*Prompt*
Rewrite the data from the line containing "Looking carefully at" through the end, swapping "green tomato" for "unripe tomato" and leaving everything else unchanged.

*Record list*
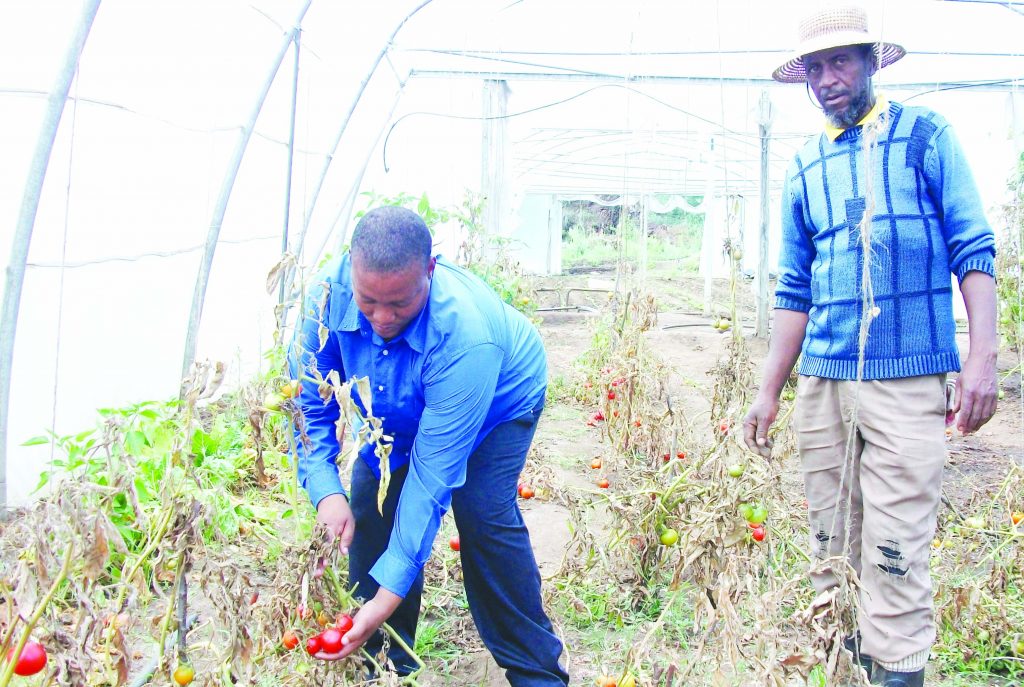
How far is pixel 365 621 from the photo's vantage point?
161 centimetres

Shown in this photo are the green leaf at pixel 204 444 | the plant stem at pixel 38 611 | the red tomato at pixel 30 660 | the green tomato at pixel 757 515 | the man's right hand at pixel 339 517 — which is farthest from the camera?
the green leaf at pixel 204 444

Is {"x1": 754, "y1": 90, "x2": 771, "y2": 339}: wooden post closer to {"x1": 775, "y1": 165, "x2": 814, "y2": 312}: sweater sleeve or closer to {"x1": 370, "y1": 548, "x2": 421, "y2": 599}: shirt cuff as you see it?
{"x1": 775, "y1": 165, "x2": 814, "y2": 312}: sweater sleeve

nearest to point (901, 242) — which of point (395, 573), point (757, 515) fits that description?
point (757, 515)

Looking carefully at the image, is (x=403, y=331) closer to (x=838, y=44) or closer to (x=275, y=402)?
(x=275, y=402)

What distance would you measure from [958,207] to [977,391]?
390mm

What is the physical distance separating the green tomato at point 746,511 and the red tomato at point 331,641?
0.90 metres

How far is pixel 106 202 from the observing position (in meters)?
3.37

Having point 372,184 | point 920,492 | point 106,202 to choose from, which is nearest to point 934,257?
point 920,492

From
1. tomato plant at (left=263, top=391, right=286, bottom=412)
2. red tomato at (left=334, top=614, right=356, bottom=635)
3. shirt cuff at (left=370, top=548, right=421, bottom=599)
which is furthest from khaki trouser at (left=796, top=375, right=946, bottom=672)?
tomato plant at (left=263, top=391, right=286, bottom=412)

*Output below*
Looking carefully at the image, is (x=403, y=331) closer to (x=838, y=44) or closer to (x=275, y=402)?
(x=275, y=402)

What distance would you measure from [958,207] to [977,391]?
390mm

What is the physical distance separating the unripe tomato at point 746,511 and the red tomato at point 331,641?
0.90 metres

How far is pixel 106 202 from the observing position (in meters)?
3.37

Having point 372,184 | point 920,492 | point 106,202 to choose from, which is nearest to point 934,257?
point 920,492

From
1. tomato plant at (left=263, top=391, right=286, bottom=412)
2. red tomato at (left=334, top=614, right=356, bottom=635)
3. shirt cuff at (left=370, top=548, right=421, bottom=599)
which is furthest from khaki trouser at (left=796, top=375, right=946, bottom=672)?
tomato plant at (left=263, top=391, right=286, bottom=412)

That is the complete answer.